The next big step was embracing do notation. If you come to Haskell for the >>= operator and point-free style, then this might be hard to do, and indeed you can go ahead and avoid do notation completely. After all, it is just syntax sugar. But it has been my experience that as complexity increases, the imperative-style declarations that do notation enables are easier to understand and reason about. At least for humans.

The final step was monadic iterations. Short of implementing your own combinators (which, as an exercise, I definitely recommend), Control.Monad was a great place to start. Each of those combinators is worth knowing. My next recommendation would be Control.Monad.Loops, which provides pretty much all the remaining iteration combinators you might need.

Finally, as the days went by, I started alternating between State monad and either iterate or a fold. From my experience,State monad wins as far as readability is concerned.

For simple computations that can be reasonably written down as a single function, then of course I would stick to iterate or a fold. But as soon as the complexity increases, I’ll be reaching out for the State monad.

Lenses

By Day 15, my state was deeply nested enough that I had to consider giving Control.Lens a shot. It was the best choice I could’ve made.

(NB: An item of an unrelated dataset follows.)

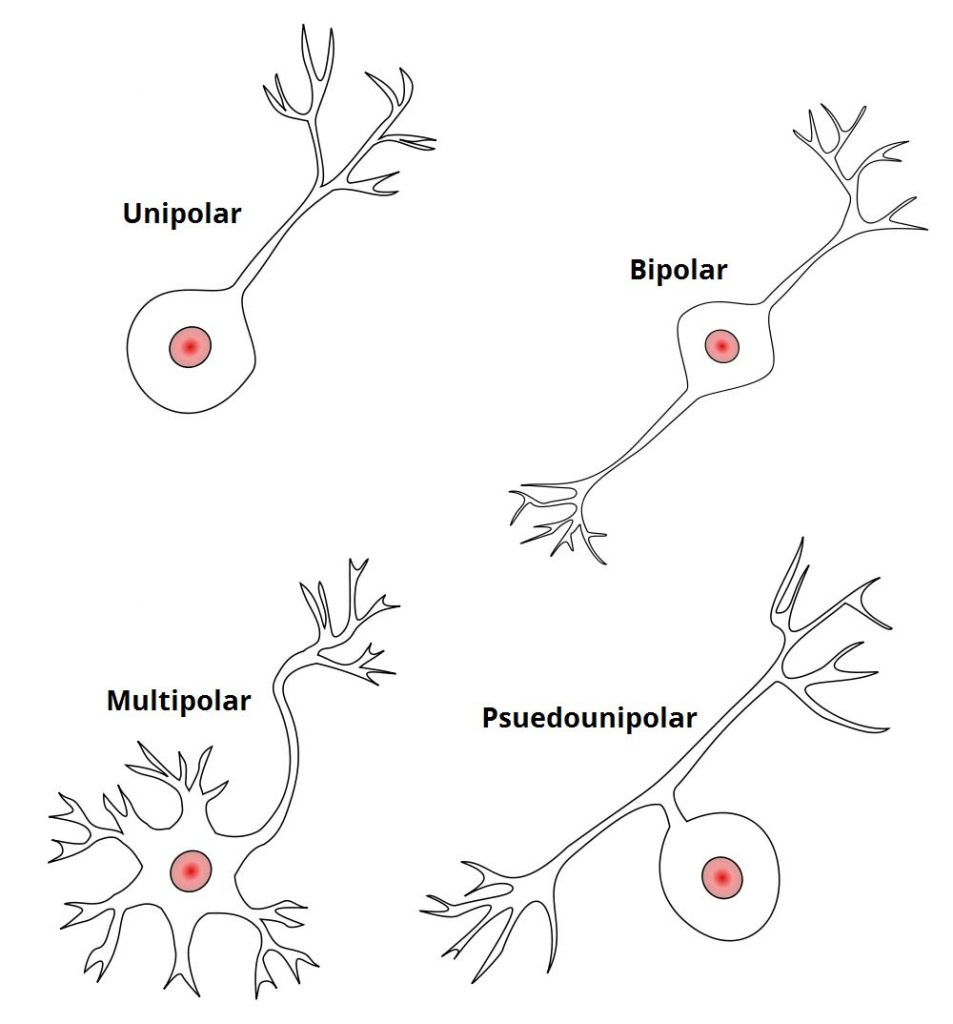 Fig 1.2 - Structural classification of neurones.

Working with records was the least of it. I was delighted to find out there is first-class interoperability with MonadState, meaning we can use the same constructs to reach both into the state of our stateful computations, as well as into the data structure it holds.

Prisms, folds and traversals round up the picture, providing a common language for dealing with Product types, Sum types, Foldable types, Traversable types and stateful computations.

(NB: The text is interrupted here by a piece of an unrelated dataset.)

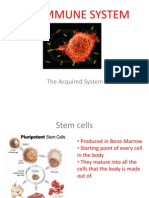 The Acquired Immune System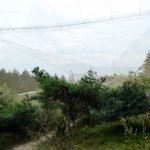Орнитологическая станция «Фрингилла»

And it all composes and type-checks.

Once more, for context: While I had never used Control.Lens before, I was quite familiar with the concept already, as well as with some of the underlying CT foundations. Additionally, I had previously watched the excellent and thorough introduction by Edward Kmett. It’s about 2 hours long, and I believe it took me a couple of days to finish, as I had to pause repeatedly to properly digest it all.

My recommendation would be to keep it simple at first and focus on some quick wins. Functions like assign and modifying are great examples. Start by using only named functions and avoid their operator aliases until you’re familiar with what they do already.

If you never used the package before, or if you want some examples to base yourself on, the tutorial is a good place to start. I can also recommend the first 30 minutes of this talk by John Wiegley, which contains some simple, down to earth examples. The last 17 minutes have some more advanced examples which, albeit great, will not add much value if you’re just getting started.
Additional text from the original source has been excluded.